- _MATERIAL TO PROCESS_

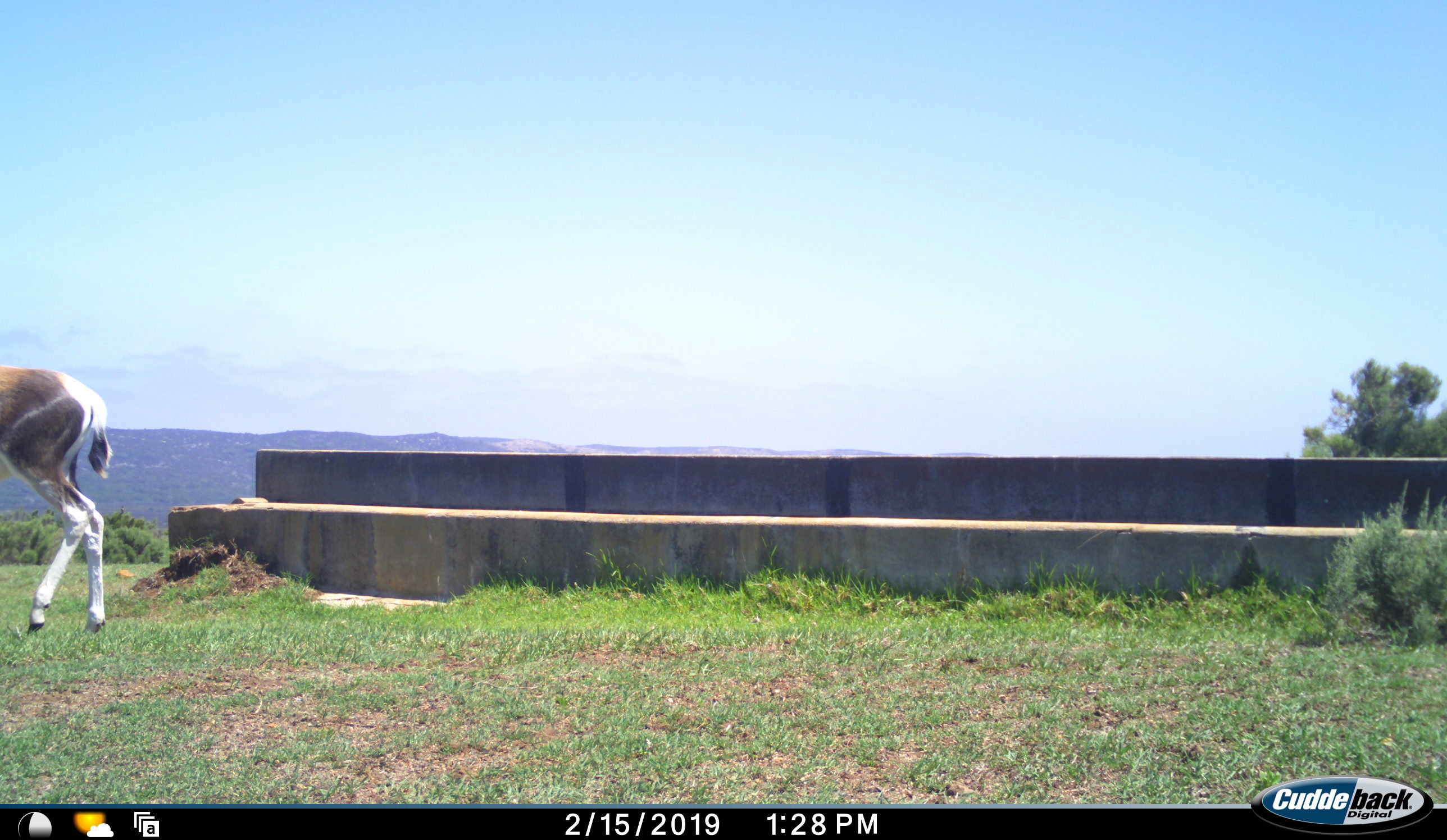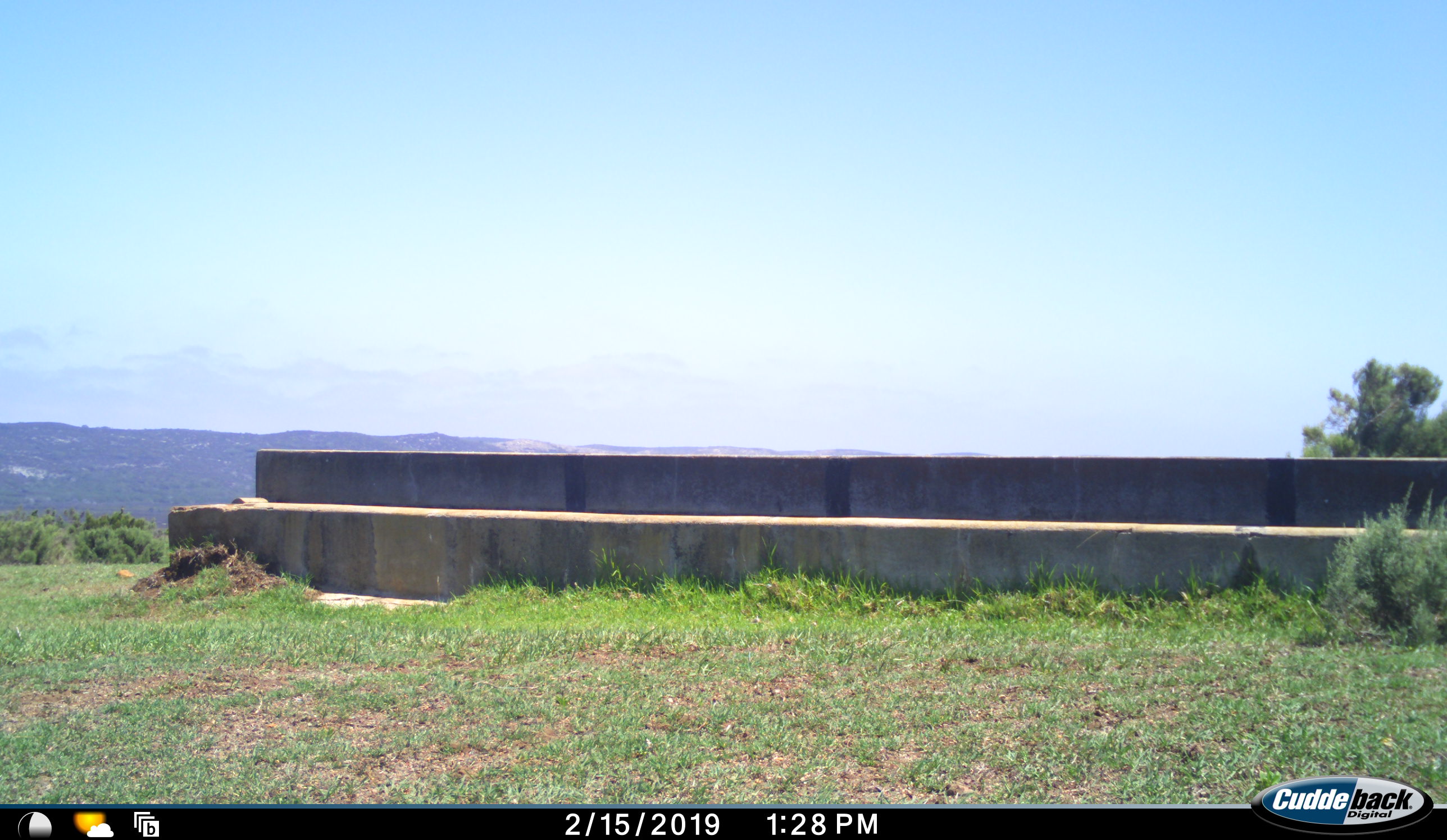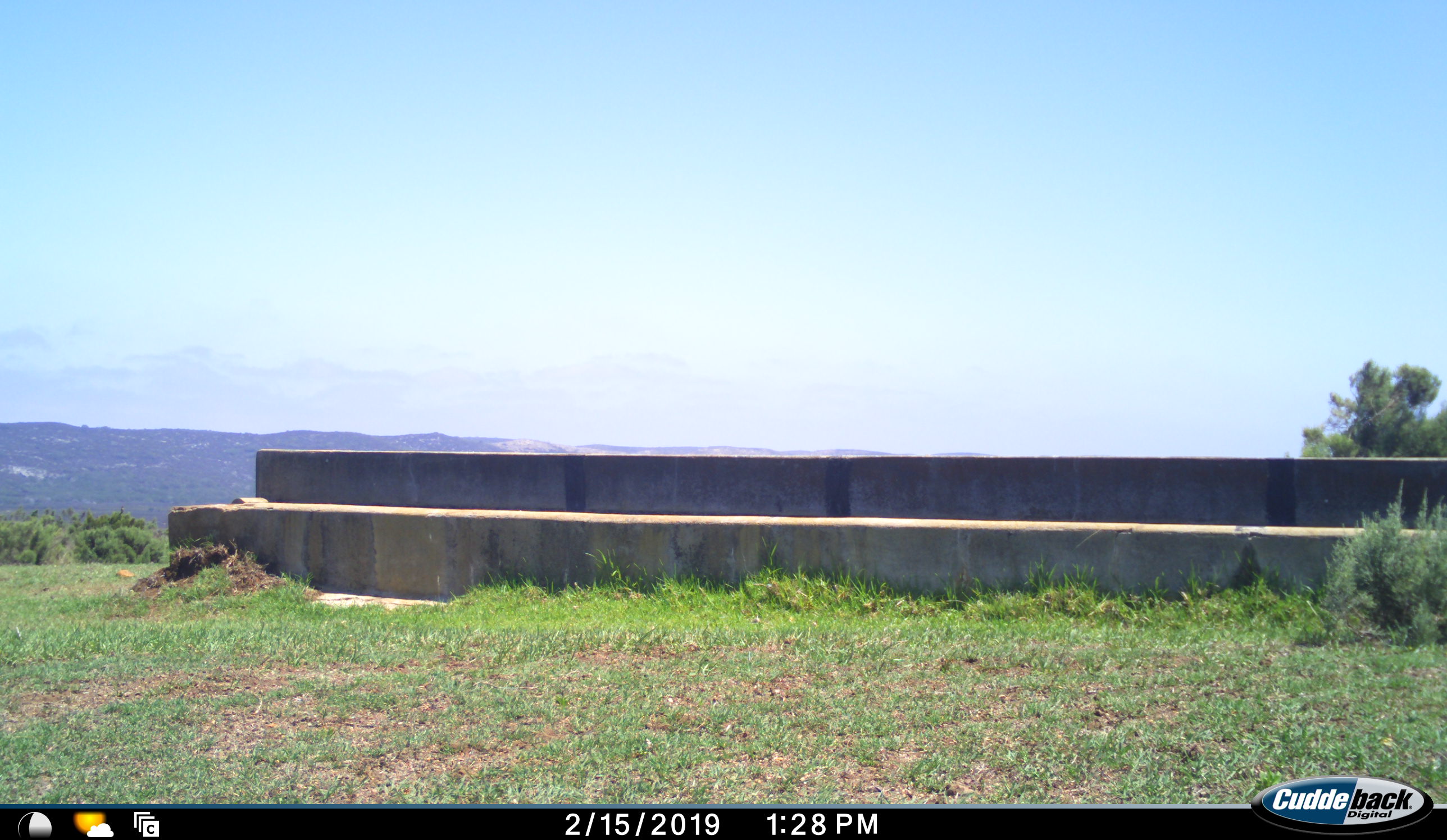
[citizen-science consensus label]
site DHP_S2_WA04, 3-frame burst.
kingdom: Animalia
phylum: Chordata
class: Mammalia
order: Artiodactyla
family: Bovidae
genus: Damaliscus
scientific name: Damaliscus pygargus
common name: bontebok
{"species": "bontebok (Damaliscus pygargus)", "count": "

- _BRIEF_
I'd like the material above repeated exactly, with the pictures omitted.

- _RESPONSE BOX_
[citizen-science consensus label]
site DHP_S2_WA04, 3-frame burst.
kingdom: Animalia
phylum: Chordata
class: Mammalia
order: Artiodactyla
family: Bovidae
genus: Damaliscus
scientific name: Damaliscus pygargus
common name: bontebok
{"species": "bontebok (Damaliscus pygargus)", "count": "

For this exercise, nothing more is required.